3

I have a lot of movie data from IMDB and I'm in the middle of cleaning up the data and making it so that 1 row = 1 movie as the database often has multiple records for a single film.

I've restructured the data so that what was a single 'Country' variable with multiple cases for a single film, is now a set of 29 country columns. A single film may have up to 29 countries affiliated with it (most have just 1 or 2).

I plan to do some simple descriptive statistics and expected frequencies, perhaps look for correlations with other variables like genre etc.

Is it possible to have SPSS treat all 29 variables as a single variable? It doesn't matter which of the country variables a country is present in, just that it is present in one of them. For example I might want to find all Indian films, and ask SPSS to check for each row, whether 'India' is in any one of the country variables and return the row if it is present in any of them.

Is this possible, or do I just need to manually instruct SPSS with a list of OR commands whenever I run a query.

  • 2
    For descriptive stats this is exactly what multiple response sets are for. For the later on querying rows you can use the `ANY` command. – Andy W May 12 '15 at 11:28

1 Answers1

3

There are two types of multiple response sets: multiple dichotomy, which would be 29 yes/no variables as you describe, and multiple category, in which you have a list of arbitrary categories. See the MRSETS command for details.
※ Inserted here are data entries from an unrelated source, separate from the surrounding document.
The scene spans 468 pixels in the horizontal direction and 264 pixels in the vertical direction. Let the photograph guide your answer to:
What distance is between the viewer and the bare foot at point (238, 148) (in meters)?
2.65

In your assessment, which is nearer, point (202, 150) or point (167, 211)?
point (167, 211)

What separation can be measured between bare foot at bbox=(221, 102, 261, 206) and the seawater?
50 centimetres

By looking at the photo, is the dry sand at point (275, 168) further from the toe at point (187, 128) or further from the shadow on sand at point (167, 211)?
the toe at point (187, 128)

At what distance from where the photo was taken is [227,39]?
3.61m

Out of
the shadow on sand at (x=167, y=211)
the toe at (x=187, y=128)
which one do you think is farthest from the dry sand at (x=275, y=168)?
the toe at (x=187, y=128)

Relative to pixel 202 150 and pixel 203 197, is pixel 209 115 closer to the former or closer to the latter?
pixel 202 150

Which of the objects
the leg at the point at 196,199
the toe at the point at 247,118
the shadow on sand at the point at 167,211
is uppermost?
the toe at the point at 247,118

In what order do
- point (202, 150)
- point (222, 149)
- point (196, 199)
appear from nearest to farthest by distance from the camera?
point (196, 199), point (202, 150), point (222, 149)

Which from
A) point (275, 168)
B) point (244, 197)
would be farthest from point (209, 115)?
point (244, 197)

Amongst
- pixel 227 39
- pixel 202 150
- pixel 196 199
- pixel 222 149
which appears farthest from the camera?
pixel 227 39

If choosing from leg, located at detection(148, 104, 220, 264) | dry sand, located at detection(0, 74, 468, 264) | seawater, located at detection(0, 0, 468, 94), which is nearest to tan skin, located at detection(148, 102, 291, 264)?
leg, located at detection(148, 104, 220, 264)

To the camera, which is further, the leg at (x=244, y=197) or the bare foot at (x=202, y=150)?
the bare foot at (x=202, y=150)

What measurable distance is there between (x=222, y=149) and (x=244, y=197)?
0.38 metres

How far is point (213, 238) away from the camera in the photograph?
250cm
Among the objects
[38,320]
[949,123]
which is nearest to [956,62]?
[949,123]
Once defined, CTABLES can do all your statistical calculations on these, and these sets can also be used in graphics constructed in the Chart Builder or GGRAPH commands.

Don't confuse the sets created by MRSETS with the older MULTIPLE RESPONSE procedure, which is still available. MRSETS definitions persist with the data and are used with CTABLES and GGRAPH only.

With the ANY function, as Andy said above, you would use the individual variables, but you can use TO. So, for example, you could write

COMPUTE FILM7 = ANY(7, f1 to f29)

if you have MC variables. If using the MD structure, you would have to check, say, variable f7 in this example.

eli-k
  • 10,898
  • 11
  • 40
  • 44
JKP
  • 5,419
  • 13
  • 5